#### PASSAGE TO READ ####

2021 Ohio 2928
Ohio Ct. App.2021Background
- Stewart (driver) and Ealom (front-passenger) were charged with drug offenses after a traffic stop on Nov. 8, 2019; the trial court granted their motions to suppress and the state appealed.
- An undercover sergeant reported the white Jeep driving erratically and changing lanes multiple times without signaling, and later turning out of a gas-station lot without signaling. Uniformed detectives conducted the stop.
- During the stop Det. Hess asked Ealom to exit and asked if he had weapons; Ealom said, “Yes. I have a concealed carry.” As Ealom exited, Hess observed a handgun in the front-passenger door panel and secured it.
- While searching for other weapons, detectives found multiple cell phones, a large roll of blank lottery tickets, and a digital scale with drug residue; a hidden compartment in a hairbrush contained heroin and cocaine.
- The trial court suppressed the evidence, reasoning the turn from the gas-station parking lot was not a violation of the signal ordinance; the court did not address other alleged violations. The court of appeals reversed and remanded.

#### DATA EXCERPTS ####

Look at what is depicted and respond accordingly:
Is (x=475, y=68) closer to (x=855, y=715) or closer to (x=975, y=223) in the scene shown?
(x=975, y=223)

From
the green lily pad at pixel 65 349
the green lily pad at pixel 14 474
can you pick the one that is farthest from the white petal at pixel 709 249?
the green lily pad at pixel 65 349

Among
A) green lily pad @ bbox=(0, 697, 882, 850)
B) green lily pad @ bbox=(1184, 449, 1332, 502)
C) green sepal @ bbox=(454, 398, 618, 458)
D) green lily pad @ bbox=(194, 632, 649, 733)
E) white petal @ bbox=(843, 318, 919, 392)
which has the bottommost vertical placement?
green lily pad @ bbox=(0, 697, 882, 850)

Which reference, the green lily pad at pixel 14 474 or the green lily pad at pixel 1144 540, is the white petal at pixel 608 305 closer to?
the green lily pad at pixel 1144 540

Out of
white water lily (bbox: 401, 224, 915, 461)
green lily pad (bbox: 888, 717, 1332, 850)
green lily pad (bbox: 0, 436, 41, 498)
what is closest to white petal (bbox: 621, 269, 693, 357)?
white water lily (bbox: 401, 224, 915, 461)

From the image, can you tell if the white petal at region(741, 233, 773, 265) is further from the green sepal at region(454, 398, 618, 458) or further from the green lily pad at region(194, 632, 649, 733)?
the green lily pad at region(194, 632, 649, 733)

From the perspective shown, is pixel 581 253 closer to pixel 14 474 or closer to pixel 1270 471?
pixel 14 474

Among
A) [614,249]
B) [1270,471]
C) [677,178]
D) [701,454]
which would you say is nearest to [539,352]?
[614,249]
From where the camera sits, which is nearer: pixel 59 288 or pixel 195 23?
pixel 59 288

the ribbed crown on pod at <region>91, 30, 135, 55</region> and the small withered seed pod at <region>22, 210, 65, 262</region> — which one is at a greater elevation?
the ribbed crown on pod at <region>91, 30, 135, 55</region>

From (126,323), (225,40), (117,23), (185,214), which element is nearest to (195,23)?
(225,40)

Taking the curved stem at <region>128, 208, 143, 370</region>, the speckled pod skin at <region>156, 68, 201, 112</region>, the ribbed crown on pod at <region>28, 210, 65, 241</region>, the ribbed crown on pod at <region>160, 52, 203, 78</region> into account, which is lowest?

####

WHAT TO WORK ON
Pull the Ohio traffic-stop case summary from the top of the page and reproduce it word for word, start to finish.

COMPLETE RESPONSE
2021 Ohio 2928
Ohio Ct. App.2021Background
- Stewart (driver) and Ealom (front-passenger) were charged with drug offenses after a traffic stop on Nov. 8, 2019; the trial court granted their motions to suppress and the state appealed.
- An undercover sergeant reported the white Jeep driving erratically and changing lanes multiple times without signaling, and later turning out of a gas-station lot without signaling. Uniformed detectives conducted the stop.
- During the stop Det. Hess asked Ealom to exit and asked if he had weapons; Ealom said, “Yes. I have a concealed carry.” As Ealom exited, Hess observed a handgun in the front-passenger door panel and secured it.
- While searching for other weapons, detectives found multiple cell phones, a large roll of blank lottery tickets, and a digital scale with drug residue; a hidden compartment in a hairbrush contained heroin and cocaine.
- The trial court suppressed the evidence, reasoning the turn from the gas-station parking lot was not a violation of the signal ordinance; the court did not address other alleged violations. The court of appeals reversed and remanded.